__Document section__.
Start of Block

The U.S. Department of Agriculture killed more than 23,000 beavers in 2017. There’s a better way to manage our ecosystem engineers.

Each spring Wildlife Services, the branch of the U.S. Department of Agriculture tasked with controlling problematic fauna, engages in a ritual as reliable as snowmelt or bird migration: It announces how many wild animals it killed the previous year. Although 2017’s toll is down from previous years, the numbers are still staggering. All told the agency eliminated 1.3 million native critters, including 319 cougars, 552 black bears and a whopping 23,646 beavers. That’s one paddle-tailed rodent every 22 minutes.

It’s no wonder Wildlife Services is particularly vexed by beavers, a species whose penchant for modifying its surroundings is surpassed only by our own. These relentless engineers gnaw down valuable timber, clog culverts, plug irrigation ditches, wash out roads, flood homes and even chew through fiberoptic cables. One 1983 study suggested that annual beaver damage approaches $100 million per year, a figure that has almost certainly continued to climb as Castor canadensis’s numbers have grown over the past several decades.

Whatever destruction beavers inflict, however, is far outweighed by their immense ecological value. In the course of reporting my book, Eager: The Surprising, Secret Life of Beavers and Why They Matter, I’ve witnessed these miraculous mammals helping people tackle just about every environmental problem under the sun. In droughty Nevada beaver ponds are raising water tables, sub-irrigating pastures and helping ranchers feed their cattle. In Washington they’re storing water to compensate for declining snowpack. In Rhode Island they’re filtering out agricultural pollution. According to one report, restoring beavers to a single river basin, Utah’s Escalante, would provide tens of millions of dollars in benefits each year.

End of Block

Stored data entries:

Start of Block

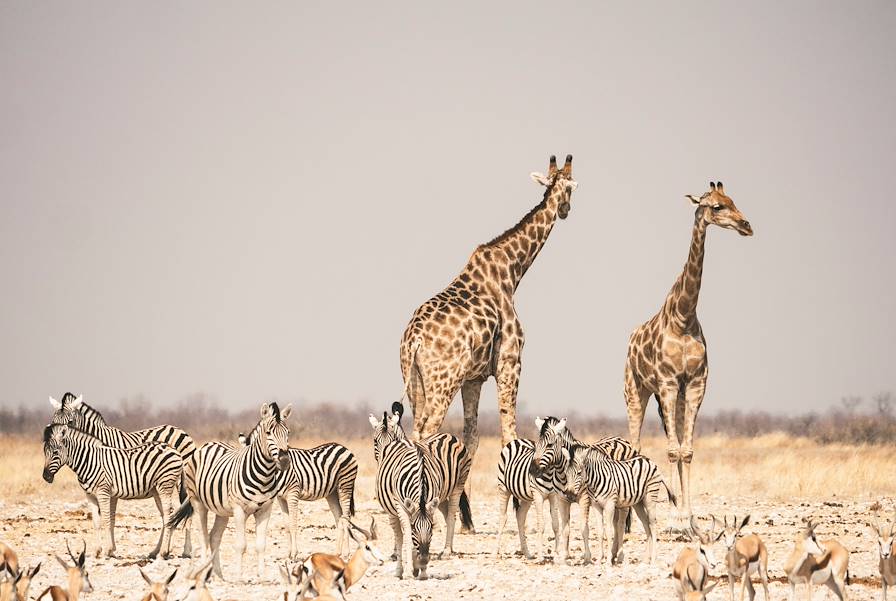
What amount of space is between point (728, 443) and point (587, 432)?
1827 cm

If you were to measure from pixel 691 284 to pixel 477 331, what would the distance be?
3199mm

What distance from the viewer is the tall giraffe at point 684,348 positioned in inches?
802

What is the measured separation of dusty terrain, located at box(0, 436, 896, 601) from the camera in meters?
14.6

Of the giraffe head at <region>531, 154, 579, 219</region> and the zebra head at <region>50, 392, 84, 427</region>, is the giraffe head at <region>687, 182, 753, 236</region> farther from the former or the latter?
the zebra head at <region>50, 392, 84, 427</region>

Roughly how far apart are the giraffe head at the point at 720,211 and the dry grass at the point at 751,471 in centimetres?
621

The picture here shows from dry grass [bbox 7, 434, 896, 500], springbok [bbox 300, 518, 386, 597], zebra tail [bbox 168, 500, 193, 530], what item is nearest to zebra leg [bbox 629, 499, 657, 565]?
springbok [bbox 300, 518, 386, 597]

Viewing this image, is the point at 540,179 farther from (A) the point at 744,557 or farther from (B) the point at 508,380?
(A) the point at 744,557

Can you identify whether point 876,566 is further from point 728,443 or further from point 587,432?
point 587,432

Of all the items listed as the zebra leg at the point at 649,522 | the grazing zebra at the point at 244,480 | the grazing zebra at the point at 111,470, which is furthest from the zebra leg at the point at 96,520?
the zebra leg at the point at 649,522

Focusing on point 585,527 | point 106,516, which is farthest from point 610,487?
point 106,516

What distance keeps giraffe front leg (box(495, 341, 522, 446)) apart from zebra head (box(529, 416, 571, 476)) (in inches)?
156

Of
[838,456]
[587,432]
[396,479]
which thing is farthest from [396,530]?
[587,432]

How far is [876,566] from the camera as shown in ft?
52.6

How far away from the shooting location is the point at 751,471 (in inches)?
1168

End of Block

__Your goal__. List every U.S. state named in the beaver article above.

__Exercise answer__. Nevada, Washington, Rhode Island, Utah